Before Mama could decide what to say to this casual and entirely misplaced small talk, Kei bounded out of our bedroom.
“Did you hear that? See, it’s true!”
Mama reassigned her confusion from me to Kei and then to the siren. I watched it enter her.
“Air raid.” Mama whispered the words, completely white.
“No, it’s not—it’s not an air raid, Mama.” We did have air raid tests in those days, and tsunami tests, though it was usually the curfew sirens we heard at night. But this one, of them all, hung in the air.
“It’s just a test,” Kei said hurriedly. “Don’t worry. I mean, it’s nothing to worry about.”
Kei’s assurances surprised me, but I was also hedging. I hadn’t forgotten how the two of us had made up stupid names for ourselves while we waited for death all afternoon. A look flashed between us—I told you so—but who initiated it? For all my anger at Kei, I was more concerned about the red blotches that were beginning to appear on Mama’s blanched face.
“It’s just a test,” I repeated. I wasn’t lying, exactly. Just trying to keep her from falling. If it was a tidal wave, there
would be more sirens, and we could decide what to tell her then.
“Pikadon,” she whispered.
“No it’s…” I didn’t know what she had said. “It’s not an air raid. Don’t worry.” I grabbed her hand.
Where was Arnie? It was a wish more than a question. We were too high above sea level and far from the waterfront for any need to evacuate, but that had never been the biggest danger we faced. And what if Kei and I did have to take Mama somewhere in the dark of the night during an emergency? Where would we go? Arnie would know, but he was on the other side of the island.
Kei would know.
I understood that suddenly as I looked at Mama, who needed to be rescued, and faced the truth that I needed the same thing. Kei would have to be the one to save us, and I realized, with a shock, that I trusted her to do it. I don’t know if I hated or was comforted by that thought.

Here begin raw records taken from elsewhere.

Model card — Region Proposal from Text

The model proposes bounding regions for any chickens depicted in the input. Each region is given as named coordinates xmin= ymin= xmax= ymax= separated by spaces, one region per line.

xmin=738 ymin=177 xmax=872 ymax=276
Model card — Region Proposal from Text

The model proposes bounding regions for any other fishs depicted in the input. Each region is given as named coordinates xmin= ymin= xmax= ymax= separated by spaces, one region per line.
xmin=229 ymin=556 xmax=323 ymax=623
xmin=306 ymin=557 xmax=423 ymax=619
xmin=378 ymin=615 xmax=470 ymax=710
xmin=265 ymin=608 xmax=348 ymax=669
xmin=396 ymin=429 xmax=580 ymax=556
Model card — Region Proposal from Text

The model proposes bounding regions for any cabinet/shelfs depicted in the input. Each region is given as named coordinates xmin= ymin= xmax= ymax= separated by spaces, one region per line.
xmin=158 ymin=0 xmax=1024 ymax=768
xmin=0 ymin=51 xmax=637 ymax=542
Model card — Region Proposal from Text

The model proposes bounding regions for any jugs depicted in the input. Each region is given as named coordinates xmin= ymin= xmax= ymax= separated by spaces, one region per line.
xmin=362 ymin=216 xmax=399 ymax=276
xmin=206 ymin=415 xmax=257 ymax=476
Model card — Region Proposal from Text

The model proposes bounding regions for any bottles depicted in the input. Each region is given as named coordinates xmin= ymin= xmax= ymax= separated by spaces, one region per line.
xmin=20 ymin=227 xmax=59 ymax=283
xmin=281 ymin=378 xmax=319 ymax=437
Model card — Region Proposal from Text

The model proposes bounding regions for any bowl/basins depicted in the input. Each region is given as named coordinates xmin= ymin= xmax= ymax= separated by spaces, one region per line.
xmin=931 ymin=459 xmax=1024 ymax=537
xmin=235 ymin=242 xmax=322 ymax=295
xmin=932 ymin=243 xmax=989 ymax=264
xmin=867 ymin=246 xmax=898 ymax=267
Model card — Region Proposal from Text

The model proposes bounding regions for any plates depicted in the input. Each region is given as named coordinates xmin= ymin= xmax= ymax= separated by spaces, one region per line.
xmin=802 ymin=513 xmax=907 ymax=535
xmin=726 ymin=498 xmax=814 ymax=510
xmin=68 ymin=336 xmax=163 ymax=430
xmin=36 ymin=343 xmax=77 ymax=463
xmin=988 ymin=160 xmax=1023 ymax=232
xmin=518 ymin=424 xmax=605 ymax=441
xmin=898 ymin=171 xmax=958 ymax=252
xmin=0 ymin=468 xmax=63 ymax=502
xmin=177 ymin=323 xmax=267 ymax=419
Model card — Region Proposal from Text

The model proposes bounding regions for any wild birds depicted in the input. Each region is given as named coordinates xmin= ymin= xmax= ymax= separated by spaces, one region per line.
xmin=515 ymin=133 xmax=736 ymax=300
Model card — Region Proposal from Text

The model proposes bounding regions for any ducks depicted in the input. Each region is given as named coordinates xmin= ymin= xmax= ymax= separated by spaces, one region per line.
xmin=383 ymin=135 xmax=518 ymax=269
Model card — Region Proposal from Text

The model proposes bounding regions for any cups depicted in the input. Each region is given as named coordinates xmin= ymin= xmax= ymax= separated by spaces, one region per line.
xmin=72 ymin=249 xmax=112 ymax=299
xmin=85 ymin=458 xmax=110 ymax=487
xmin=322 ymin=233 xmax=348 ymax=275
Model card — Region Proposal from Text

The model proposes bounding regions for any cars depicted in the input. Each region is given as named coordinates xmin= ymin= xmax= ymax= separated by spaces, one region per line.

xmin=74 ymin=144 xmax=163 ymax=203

The siren had stopped, and once again the night was so quiet it was hard for any of us to believe what we had actually heard.
“I’m going to bed,” Kei declared.
Maybe the siren was just a warning, I assured myself. Maybe it was a test for something that I had never bothered to notice. That far from shore, a tidal wave seemed like a fantasy. But whatever was true, there would be no more mending that night. With Arnie gone, and Mama agitated and asking for him, I took her into her bedroom like I used to do when we were younger and tucked her into bed. It was a game we used to play, pretending to switch places, I’ll be the mommy and you be the girl, and if it bothered me that it seemed much less like a game now, it still worked.